A simple technique for reducing self-hosted WordPress comment spam
Anyone with a WordPress blog will no doubt have experienced that once Google indexes it at all, lots of comments start appearing. Often the comments look like they could be genuine and are often complimentary of your blog or writing style. Sometimes they offer what appears to be constructive feedback on your site not functioning in a particular browser. The one thing that they usually have in common is that they tend to have a link or email address that points to something spammy. The links usually want you to buy or view something that you do not want to.
The good news is that if your blog is self-hosted, there are some simple techniques for reducing comment spam. The following instructions are for Linux users who have root access to their server.
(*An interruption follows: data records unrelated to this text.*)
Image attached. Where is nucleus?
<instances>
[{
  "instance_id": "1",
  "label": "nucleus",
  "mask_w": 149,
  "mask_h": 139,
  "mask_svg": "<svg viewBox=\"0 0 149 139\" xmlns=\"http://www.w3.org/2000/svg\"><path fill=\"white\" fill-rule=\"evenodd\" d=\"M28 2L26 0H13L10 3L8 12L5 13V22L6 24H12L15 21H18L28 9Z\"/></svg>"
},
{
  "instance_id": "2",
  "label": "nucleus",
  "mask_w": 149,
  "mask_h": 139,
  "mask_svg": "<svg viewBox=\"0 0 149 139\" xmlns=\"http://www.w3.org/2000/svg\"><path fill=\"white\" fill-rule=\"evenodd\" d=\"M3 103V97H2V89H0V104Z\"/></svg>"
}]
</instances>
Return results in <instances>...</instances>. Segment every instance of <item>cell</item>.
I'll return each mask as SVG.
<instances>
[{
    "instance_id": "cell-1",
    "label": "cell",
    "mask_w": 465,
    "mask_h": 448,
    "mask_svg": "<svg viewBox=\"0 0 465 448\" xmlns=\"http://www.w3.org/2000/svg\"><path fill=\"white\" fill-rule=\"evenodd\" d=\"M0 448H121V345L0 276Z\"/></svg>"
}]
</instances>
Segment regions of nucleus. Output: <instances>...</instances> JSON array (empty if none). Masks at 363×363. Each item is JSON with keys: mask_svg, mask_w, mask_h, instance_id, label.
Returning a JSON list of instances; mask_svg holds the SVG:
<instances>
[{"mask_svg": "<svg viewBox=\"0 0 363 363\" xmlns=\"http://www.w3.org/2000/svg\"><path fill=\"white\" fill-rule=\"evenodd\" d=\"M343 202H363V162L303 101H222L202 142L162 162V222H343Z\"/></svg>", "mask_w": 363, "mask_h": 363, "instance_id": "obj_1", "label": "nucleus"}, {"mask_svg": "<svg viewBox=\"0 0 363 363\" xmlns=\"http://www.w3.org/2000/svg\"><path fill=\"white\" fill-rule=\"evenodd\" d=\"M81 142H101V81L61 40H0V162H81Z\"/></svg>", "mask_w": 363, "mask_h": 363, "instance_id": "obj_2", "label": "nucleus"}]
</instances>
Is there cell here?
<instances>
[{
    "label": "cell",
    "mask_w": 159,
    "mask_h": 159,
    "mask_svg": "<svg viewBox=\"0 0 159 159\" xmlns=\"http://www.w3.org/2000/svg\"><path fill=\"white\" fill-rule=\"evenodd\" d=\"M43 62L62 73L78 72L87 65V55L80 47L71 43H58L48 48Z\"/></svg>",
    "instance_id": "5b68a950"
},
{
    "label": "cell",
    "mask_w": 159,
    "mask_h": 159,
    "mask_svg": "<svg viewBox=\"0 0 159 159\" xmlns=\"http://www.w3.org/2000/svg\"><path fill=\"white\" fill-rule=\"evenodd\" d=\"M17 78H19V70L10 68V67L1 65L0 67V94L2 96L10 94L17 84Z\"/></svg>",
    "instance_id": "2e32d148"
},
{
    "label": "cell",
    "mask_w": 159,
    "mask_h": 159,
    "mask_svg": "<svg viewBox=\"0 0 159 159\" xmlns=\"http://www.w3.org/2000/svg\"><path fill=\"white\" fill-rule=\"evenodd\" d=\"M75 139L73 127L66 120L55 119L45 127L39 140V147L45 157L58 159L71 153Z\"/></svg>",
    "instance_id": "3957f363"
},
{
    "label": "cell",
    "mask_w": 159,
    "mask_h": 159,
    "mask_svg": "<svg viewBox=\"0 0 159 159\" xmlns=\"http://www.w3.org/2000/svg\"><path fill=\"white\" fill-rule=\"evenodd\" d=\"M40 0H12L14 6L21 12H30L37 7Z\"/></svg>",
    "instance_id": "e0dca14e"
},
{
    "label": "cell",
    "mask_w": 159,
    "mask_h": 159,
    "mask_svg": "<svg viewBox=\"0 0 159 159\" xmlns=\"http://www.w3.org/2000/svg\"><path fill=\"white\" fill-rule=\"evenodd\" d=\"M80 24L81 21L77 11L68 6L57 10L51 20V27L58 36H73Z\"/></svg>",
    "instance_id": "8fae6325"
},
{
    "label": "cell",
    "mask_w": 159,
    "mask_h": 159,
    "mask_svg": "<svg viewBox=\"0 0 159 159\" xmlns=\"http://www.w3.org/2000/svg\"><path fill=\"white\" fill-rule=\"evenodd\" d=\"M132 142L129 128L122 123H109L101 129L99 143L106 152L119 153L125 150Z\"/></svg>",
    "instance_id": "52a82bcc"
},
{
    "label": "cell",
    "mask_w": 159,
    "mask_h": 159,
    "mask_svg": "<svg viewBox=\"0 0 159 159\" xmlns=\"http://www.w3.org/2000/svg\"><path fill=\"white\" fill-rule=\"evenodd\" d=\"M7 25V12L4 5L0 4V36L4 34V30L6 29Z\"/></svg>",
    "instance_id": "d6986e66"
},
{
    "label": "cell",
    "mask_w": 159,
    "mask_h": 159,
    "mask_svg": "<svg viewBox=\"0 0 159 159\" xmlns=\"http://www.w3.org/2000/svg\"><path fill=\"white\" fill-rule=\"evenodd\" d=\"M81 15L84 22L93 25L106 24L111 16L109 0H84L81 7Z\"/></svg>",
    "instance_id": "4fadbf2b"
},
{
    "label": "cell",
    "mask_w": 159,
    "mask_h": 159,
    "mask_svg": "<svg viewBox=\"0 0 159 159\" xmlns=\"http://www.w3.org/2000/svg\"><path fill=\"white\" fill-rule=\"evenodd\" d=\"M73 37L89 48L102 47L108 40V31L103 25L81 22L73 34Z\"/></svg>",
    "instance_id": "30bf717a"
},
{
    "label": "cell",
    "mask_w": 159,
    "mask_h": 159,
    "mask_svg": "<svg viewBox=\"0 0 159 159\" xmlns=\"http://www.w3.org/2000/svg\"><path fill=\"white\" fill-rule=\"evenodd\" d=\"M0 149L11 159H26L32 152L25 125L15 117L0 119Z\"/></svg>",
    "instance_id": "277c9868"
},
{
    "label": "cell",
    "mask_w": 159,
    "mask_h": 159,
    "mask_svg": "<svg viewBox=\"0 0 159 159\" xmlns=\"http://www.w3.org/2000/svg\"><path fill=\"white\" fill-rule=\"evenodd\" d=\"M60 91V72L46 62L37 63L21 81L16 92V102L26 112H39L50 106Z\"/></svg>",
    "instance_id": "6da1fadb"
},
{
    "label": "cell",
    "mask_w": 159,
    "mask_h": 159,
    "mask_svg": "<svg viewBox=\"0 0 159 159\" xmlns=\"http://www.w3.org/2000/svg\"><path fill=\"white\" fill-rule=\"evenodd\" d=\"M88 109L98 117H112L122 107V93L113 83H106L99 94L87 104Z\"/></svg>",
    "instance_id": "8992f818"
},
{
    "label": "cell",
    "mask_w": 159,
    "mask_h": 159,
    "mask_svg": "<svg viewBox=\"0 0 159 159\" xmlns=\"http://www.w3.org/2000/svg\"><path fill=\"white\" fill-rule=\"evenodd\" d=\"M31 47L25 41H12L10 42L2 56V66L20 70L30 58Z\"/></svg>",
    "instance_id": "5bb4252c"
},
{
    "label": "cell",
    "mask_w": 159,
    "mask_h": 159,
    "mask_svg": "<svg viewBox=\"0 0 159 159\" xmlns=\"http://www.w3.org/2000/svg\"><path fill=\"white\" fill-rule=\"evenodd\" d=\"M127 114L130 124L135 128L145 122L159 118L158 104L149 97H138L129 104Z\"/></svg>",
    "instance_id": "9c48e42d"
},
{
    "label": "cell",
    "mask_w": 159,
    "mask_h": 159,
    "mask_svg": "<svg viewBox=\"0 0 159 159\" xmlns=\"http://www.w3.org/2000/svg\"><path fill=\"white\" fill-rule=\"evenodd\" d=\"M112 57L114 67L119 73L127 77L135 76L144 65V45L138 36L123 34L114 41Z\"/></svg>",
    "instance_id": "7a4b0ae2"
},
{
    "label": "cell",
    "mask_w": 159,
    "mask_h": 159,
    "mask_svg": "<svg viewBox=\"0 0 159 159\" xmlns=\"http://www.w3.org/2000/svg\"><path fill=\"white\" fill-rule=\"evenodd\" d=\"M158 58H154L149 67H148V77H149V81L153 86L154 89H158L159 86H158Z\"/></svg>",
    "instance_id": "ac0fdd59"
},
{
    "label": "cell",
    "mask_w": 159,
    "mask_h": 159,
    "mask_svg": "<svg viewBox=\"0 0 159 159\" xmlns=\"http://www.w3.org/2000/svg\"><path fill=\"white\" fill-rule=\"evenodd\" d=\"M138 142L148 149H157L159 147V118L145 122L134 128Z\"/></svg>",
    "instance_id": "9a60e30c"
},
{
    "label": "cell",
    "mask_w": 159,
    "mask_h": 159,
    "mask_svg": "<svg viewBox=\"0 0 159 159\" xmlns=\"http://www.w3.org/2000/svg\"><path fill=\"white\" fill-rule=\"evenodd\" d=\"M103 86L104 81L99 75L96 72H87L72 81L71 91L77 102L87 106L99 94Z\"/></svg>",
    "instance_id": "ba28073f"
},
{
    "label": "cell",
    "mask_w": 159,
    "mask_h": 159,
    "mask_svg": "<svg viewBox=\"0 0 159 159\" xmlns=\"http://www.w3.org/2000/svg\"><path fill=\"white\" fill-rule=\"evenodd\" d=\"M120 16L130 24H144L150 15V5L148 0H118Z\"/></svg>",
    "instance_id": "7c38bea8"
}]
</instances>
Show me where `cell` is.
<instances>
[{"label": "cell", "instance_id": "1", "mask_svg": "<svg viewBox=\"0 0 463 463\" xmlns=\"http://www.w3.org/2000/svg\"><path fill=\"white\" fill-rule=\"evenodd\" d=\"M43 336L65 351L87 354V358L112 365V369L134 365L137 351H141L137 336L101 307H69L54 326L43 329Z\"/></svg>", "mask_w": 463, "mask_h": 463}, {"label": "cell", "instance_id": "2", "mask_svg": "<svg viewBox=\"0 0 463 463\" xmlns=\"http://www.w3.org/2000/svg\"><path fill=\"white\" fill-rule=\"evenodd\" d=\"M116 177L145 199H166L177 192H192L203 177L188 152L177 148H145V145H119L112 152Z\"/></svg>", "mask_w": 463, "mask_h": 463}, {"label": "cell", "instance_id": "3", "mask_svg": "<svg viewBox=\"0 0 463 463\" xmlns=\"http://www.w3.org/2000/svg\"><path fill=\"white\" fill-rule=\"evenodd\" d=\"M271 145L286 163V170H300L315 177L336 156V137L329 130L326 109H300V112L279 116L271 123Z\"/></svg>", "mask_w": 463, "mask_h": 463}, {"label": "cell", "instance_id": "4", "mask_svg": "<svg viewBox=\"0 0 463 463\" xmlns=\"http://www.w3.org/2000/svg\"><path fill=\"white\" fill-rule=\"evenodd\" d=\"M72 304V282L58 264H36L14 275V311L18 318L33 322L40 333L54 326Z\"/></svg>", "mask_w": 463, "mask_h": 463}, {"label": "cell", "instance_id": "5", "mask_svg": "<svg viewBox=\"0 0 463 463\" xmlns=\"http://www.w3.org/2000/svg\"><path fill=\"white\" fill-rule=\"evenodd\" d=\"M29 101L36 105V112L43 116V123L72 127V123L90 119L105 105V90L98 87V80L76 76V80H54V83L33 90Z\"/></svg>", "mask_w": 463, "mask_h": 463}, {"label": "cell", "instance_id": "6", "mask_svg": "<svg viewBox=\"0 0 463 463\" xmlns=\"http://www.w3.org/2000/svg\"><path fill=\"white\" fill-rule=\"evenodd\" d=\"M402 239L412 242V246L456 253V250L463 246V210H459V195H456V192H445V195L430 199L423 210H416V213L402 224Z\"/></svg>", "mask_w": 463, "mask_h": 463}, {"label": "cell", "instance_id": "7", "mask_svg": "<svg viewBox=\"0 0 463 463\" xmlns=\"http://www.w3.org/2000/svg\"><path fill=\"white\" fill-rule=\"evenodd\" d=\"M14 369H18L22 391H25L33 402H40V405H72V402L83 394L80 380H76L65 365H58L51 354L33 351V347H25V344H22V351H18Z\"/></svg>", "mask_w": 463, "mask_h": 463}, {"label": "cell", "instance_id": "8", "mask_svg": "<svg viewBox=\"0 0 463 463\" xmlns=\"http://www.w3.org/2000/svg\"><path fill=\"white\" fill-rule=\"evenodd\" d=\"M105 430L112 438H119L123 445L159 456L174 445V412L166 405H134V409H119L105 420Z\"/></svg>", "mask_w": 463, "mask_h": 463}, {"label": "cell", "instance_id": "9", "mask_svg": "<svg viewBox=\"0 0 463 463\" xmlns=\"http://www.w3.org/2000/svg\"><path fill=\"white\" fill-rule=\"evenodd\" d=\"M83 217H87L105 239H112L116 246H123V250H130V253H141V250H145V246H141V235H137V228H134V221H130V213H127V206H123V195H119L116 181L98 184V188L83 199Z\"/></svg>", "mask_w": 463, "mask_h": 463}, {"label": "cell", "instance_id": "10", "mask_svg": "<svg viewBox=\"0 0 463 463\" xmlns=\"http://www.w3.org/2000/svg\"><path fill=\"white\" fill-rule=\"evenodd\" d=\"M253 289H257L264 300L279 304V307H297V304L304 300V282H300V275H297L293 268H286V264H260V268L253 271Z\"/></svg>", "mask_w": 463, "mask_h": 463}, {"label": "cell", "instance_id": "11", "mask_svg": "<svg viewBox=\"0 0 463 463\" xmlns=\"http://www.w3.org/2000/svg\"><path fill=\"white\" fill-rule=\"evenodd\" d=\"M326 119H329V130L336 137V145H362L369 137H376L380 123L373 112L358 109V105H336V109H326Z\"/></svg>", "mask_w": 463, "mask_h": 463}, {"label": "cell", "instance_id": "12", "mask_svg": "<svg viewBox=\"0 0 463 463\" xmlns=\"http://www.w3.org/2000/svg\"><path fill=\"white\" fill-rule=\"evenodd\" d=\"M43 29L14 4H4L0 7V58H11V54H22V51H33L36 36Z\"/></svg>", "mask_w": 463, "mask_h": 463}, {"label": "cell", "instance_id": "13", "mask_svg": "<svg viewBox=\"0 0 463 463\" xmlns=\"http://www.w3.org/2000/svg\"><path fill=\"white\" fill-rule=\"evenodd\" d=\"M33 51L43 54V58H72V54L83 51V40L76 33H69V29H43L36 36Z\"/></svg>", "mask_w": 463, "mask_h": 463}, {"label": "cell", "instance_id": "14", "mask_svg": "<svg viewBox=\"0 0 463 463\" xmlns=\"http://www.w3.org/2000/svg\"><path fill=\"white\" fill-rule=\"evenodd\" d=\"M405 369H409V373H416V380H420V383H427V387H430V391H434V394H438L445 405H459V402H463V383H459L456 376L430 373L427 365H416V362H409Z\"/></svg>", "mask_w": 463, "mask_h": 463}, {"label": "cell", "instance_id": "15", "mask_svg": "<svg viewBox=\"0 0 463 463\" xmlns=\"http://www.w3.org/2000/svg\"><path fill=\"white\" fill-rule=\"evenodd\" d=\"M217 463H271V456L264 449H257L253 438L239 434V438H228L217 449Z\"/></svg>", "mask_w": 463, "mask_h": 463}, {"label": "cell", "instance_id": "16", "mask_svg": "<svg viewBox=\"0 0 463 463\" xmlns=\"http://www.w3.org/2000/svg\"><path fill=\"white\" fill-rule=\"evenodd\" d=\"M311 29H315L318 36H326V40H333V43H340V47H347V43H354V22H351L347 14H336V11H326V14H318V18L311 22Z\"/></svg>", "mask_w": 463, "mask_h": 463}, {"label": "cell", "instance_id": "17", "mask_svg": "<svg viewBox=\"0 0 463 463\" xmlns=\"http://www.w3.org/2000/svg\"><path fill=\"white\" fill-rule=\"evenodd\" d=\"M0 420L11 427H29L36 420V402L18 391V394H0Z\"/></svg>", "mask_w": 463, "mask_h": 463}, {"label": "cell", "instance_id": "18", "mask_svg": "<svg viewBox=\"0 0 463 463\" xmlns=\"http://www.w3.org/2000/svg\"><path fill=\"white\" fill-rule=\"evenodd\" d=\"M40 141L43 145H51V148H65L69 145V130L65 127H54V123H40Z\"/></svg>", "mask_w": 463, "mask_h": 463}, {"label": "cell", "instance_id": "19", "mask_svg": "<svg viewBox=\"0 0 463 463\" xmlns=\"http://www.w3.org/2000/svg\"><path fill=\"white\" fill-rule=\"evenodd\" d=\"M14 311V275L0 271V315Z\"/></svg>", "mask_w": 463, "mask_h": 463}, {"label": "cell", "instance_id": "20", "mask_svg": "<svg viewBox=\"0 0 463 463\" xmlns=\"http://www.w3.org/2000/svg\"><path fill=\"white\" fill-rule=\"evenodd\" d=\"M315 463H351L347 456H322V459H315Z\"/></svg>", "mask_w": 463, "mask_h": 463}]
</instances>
If you have comment approvals turned on, you'll have to manually approve comments before they are displayed. This gives you the added advantage that when you see comments that appear to be spam, you can mark them as such. WordPress actually records the IP address of all commenters as well as whether or not they are spam in its database. This means that once there are more than a couple of spammy comments from the same IP, it is relatively straightforward to blacklist them. A simple method to do this is to add them to a firewall rule chain which causes all packets from the specified IP to be dropped. This not only stops them from adding comment spam, it also stops them from viewing your site altogether.
To set this up on Linux, you need to create a chain in iptables (as root):
$ /sbin/iptables -N BLACKLIST
Then you can schedule the following script to run every couple of hours.
#!/bin/sh
# database credentials
username='wordpress_user'
details='wordpress_pwd'
db_name='wordpress_dbname'
# tune this to your preference: will blacklist an IP address after n comments marked as spam
spam_count=2
query="select comment_author_IP, comment_approved, count(*) from wp_comments group by comment_author_IP, comment_approved having count(*) > $spam_count order by count(*) desc"
blacklist=`mysql -D ${db_name} -u ${username} -p${details} << --EOF-- | grep spam | awk '{print $1}'
$query
--EOF--`
blacklisted=`iptables -L BLACKLIST -vn | awk '$3 ~ /DROP/ { print $8 }'`
for addr in $blacklist; do
echo $blacklisted | grep $addr > /dev/null 2>&1
if [ $? -ne 0 ]; then
logger -t wp-blacklister "Blacklisting $addr for > $spam_count WP spammed comments"
iptables -A BLACKLIST -s $addr -j DROP
fi
done
This technique has one disadvantage in that you can occasionally block some users that you don't want to. This is rare but could occur if a spammer comes from the same IP address as a genuine user: for example if they are both using the same proxy server or gateway. As a result, it is necessary to flush the BLACKLIST firewall chain periodically - removing all items from it. This usually works ok because once persistent spammers realise that they are no longer able to connect to your site, they give up and try someone else's site instead.
You can flush the BLACKLIST chain by setting up a scheduled job to execute the following command:
iptables -F BLACKLIST
Hopefully, this should start to reduce your WordPress spam fairly quickly.